]> Cypherpunks repositories - gostls13.git/commitdiff
cmd/compile: fuse before branchelim
authorJosh Bleecher Snyder <josharian@gmail.com>
Sun, 27 May 2018 16:03:45 +0000 (09:03 -0700)
committerJosh Bleecher Snyder <josharian@gmail.com>
Mon, 15 Oct 2018 16:51:08 +0000 (16:51 +0000)
The branchelim pass works better after fuse.
Running fuse before branchelim also increases
the stability of generated code amidst other compiler changes,
which was the original motivation behind this change.

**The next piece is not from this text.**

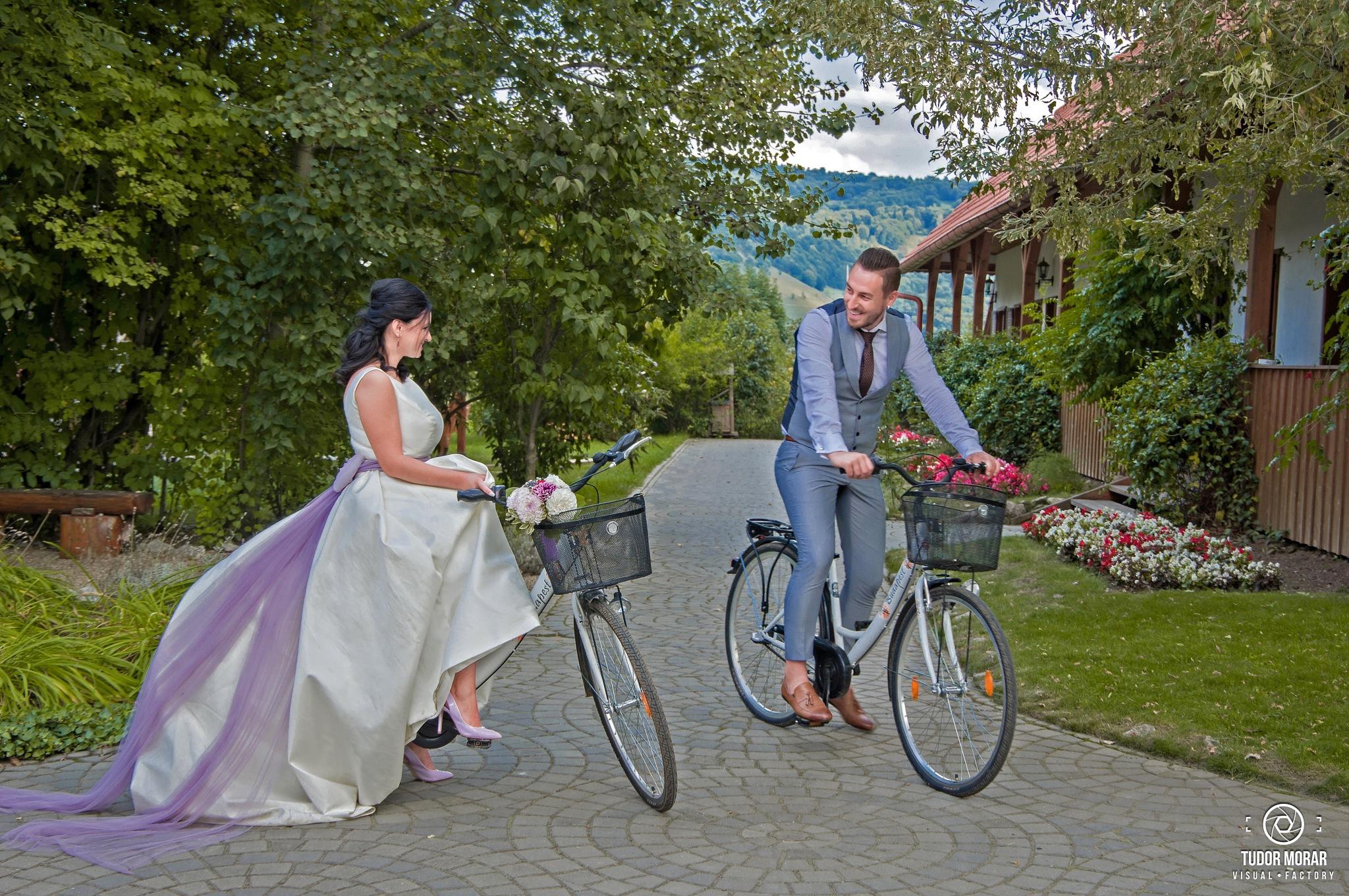 Ionut & Alina @ Conacul Secuiesc, Coltesti, cycling :) by Tudor Morar Visual Factory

The fuse pass is not cheap enough to run in its entirety
before branchelim, but the most important half of it is.
This change makes it possible to run "plain fuse" independently
and does so before branchelim.

During make.bash, elimIf occurrences increase from 4244 to 4288 (1%),
and elimIfElse occurrences increase from 989 to 1079 (9%).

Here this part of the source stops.